The Sun Valley Ski Education Foundation submitted its application for certification as an Olympic and Paralympic training site to the U.S. Olympic Committee this week. If it's approved, Sun Valley would be the first certified training site for Nordic skiing in the country. Ten training sites for other sports exist nationwide.
"The Sun Valley region has already been acting as a cross-country Olympic Training site," the application states, but adds that official certification would help develop the region's programs.
The application has been in the works since last year, when the Sun Valley Ski Education Foundation, Wood River Ability Program, the Blaine County Recreation District and Sun Valley Co. joined forces with the Sustain Blaine economic development organization to apply.
Sustain Blaine developed the application and the business plan with direct input from the other organizations, though the Ski Education Foundation would bear much of the responsibility for operating the site and connecting with athletes.
Harry Griffith, executive director of Sustain Blaine, said the area is ideally suited to certification already.
"Other sites have to build trails or hire coaches. We don't, because we already have that," he said. "We can if we want to, but there's no requirement."
The application promotes the region's 200 kilometers of Nordic skiing trails, which stretch from the Quigley Nordic Trails system south of Hailey to the Park Creek system west of Stanley.
This trails network may prove to be the region's biggest selling point, Nordic skiers say.
"You have one of the best trail systems in the United States," said Peter Ashley, vice president of the Nordic Division of Fischer Skis and former coach for the U.S. Women's Ski Team.
In an interview this winter, Ashley said he thought Sun Valley would be an excellent candidate for certification.
"Certainly you have the infrastructure," he said. "You have a community that backs the sport, the coaches are great and the area to train is excellent. You're a model for other communities to emulate."
Jim Keating, executive director of the Blaine County Recreation District, said it's about more than just the trails.

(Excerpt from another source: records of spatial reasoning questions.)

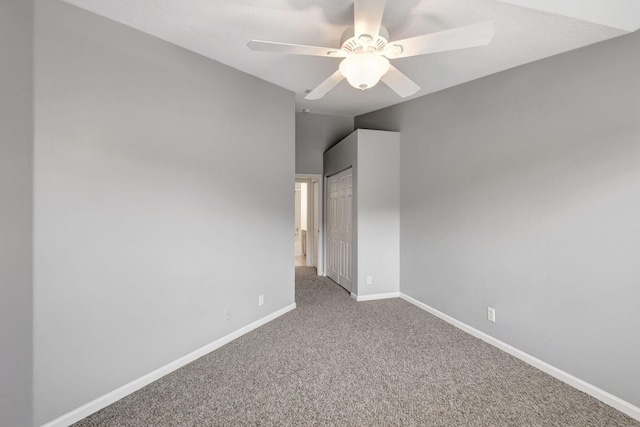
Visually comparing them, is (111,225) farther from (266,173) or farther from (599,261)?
(599,261)

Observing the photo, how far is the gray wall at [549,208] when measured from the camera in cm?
191

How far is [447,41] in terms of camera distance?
151cm

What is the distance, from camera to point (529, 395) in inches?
78.4

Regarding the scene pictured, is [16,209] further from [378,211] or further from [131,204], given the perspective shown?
[378,211]

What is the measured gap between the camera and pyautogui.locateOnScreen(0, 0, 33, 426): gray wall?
148 cm

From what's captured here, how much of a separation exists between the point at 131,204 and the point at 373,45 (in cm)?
192

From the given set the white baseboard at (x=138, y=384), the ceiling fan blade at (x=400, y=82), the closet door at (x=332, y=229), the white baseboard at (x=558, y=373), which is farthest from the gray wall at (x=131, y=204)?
the white baseboard at (x=558, y=373)

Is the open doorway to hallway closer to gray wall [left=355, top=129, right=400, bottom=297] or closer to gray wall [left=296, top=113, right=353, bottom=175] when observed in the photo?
gray wall [left=296, top=113, right=353, bottom=175]

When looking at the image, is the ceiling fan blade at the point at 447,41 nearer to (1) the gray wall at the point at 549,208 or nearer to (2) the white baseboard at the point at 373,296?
(1) the gray wall at the point at 549,208

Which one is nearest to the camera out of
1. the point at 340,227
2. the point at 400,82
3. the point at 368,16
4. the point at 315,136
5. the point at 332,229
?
the point at 368,16

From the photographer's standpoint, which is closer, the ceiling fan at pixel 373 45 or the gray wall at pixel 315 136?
the ceiling fan at pixel 373 45

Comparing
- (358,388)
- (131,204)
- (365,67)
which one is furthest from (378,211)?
(131,204)

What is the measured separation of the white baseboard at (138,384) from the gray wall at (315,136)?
297cm

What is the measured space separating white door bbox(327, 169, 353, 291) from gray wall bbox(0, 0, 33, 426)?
333 centimetres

"It's the total package," he said. "It's not just that we have a great trail system or these great programs or these facilities or culture. It's the totality of experience."
Keating added that the trails' accessibility is an excellent selling point, however.

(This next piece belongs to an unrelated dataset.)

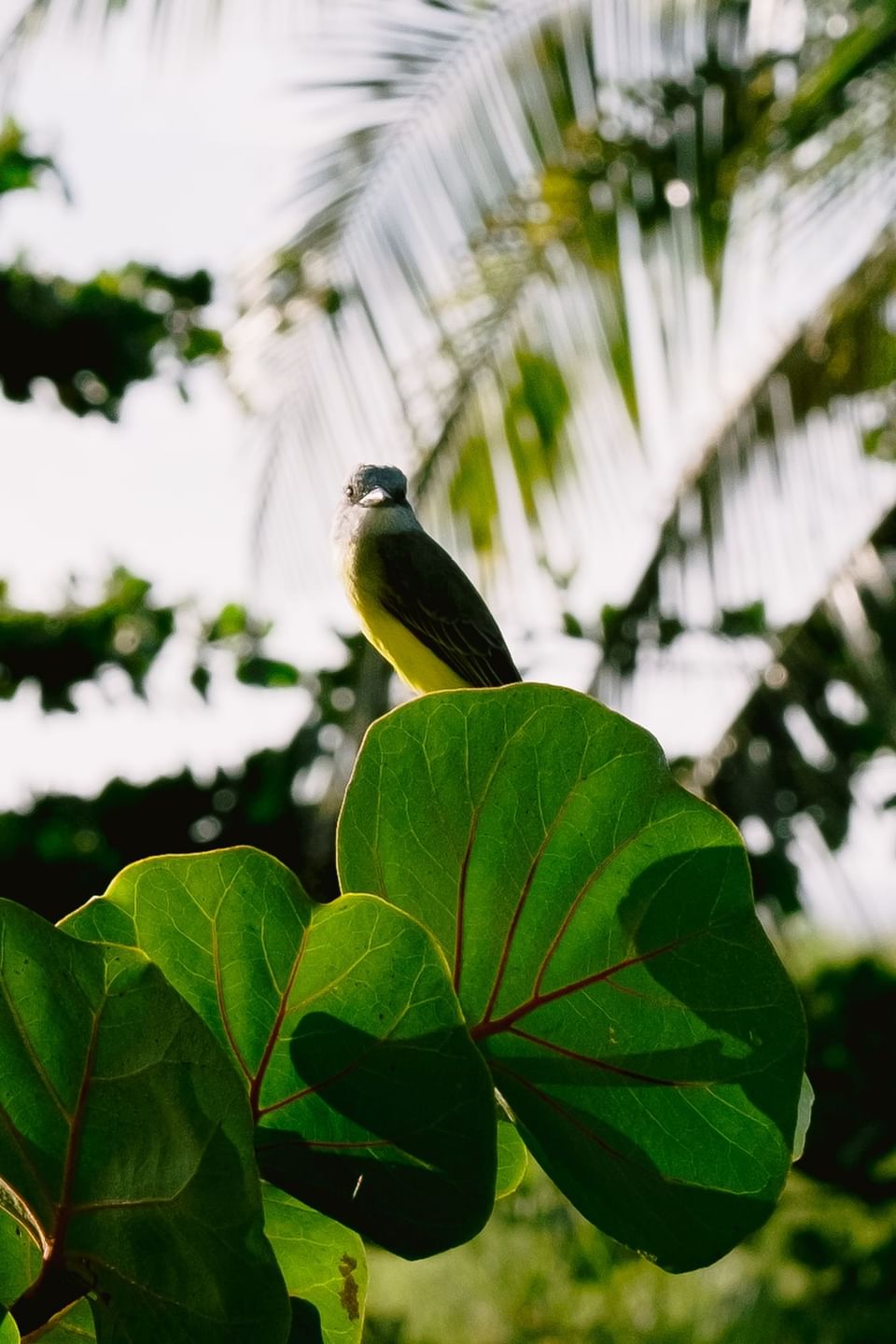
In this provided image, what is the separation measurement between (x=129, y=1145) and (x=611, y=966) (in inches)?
10.6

"The programs and the trails traverse the whole valley, and they're right in our backyard," he said. "That accessibility to not just the trails but the services we have to offer is really unique."
Griffith said Sustain Blaine's interest stems from the economic impact that certification would have on the valley. Based on consultations with the foundation and the sport's governing bodies, Griffith estimates the number of local Nordic-centric events such as the Boulder Mountain Tour could grow from 11 to 20 over the next three years. The increase in events would bring an influx of athletes, their families and spectators, which could give the region's economy a boost.
Griffith said Olympic certification could also indirectly boost tourism.
"People come to Olympic training sites because it's a cool place to go," he said.
Griffith said the Sun Valley Ski Education Foundation could benefit economically as well.
He said big companies might not sponsor the Ski Education Foundation as a local program, but might sponsor it once the region has an official training site.
However, certification is not a guaranteed boon for the Sun Valley region's economy. Griffith said the region has to promote the designation and take advantage of the opportunities it can offer.
"If we embrace it as a community and start to do special programs around Nordic skiing, that gives us a tool to expand the Nordic market and the Nordic experience," he said.
The application was submitted to the U.S. Olympic Committee earlier this week. The application will be reviewed by the Department of Athletic Services, a process that could take several months, Griffith said.
If all goes well, the committee could make a site visit to Sun Valley for final review before the end of the year, putting the region on track for certification in early 2012.
Griffith, who has been working on the application for months, said the project is important to the region because of the significant economic impacts and its potential to unite the community.
"There's not a lot of people who are going to get upset about an Olympic training site," he said. "Some people get upset about hotels, some people get upset about new businesses, but this [designation] fits Sun Valley's quality of life."